**Directions for this task**
Would you please return the lines of the entries below starting at the line that has "อ่านการ์ตูน Henkyou no" and ending at the line that has "马云李连杰北京助阵功守道首场赛事", both included, exactly as they are?

**Supplied material**
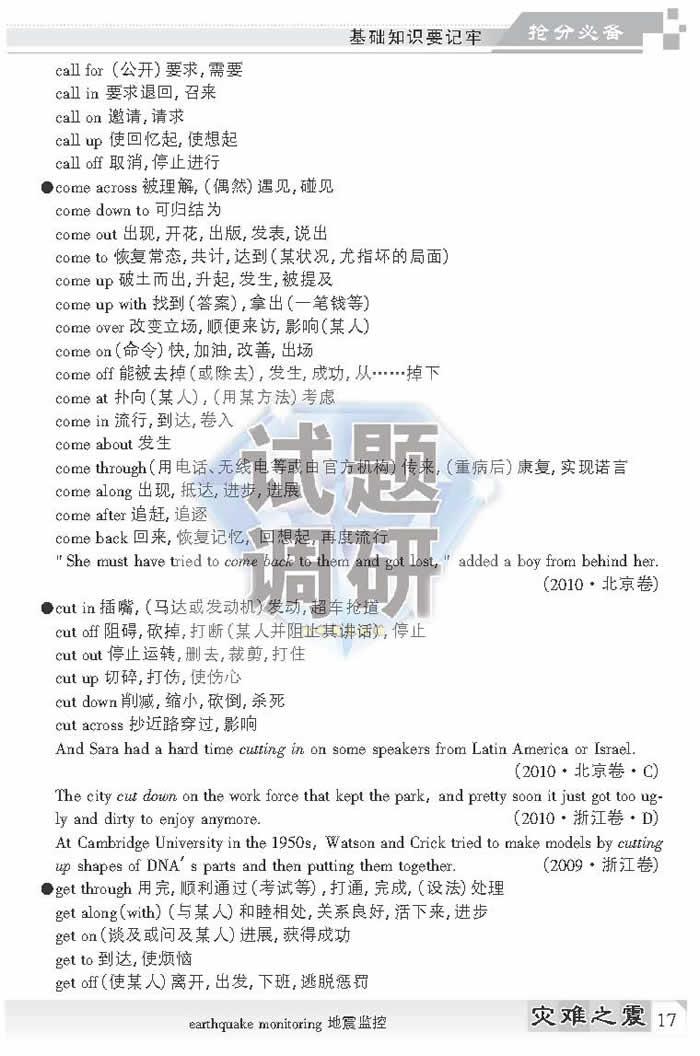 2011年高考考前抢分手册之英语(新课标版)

==

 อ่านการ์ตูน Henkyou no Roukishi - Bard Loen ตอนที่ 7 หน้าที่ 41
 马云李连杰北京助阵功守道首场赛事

**Solution**
 อ่านการ์ตูน Henkyou no Roukishi - Bard Loen ตอนที่ 7 หน้าที่ 41
 马云李连杰北京助阵功守道首场赛事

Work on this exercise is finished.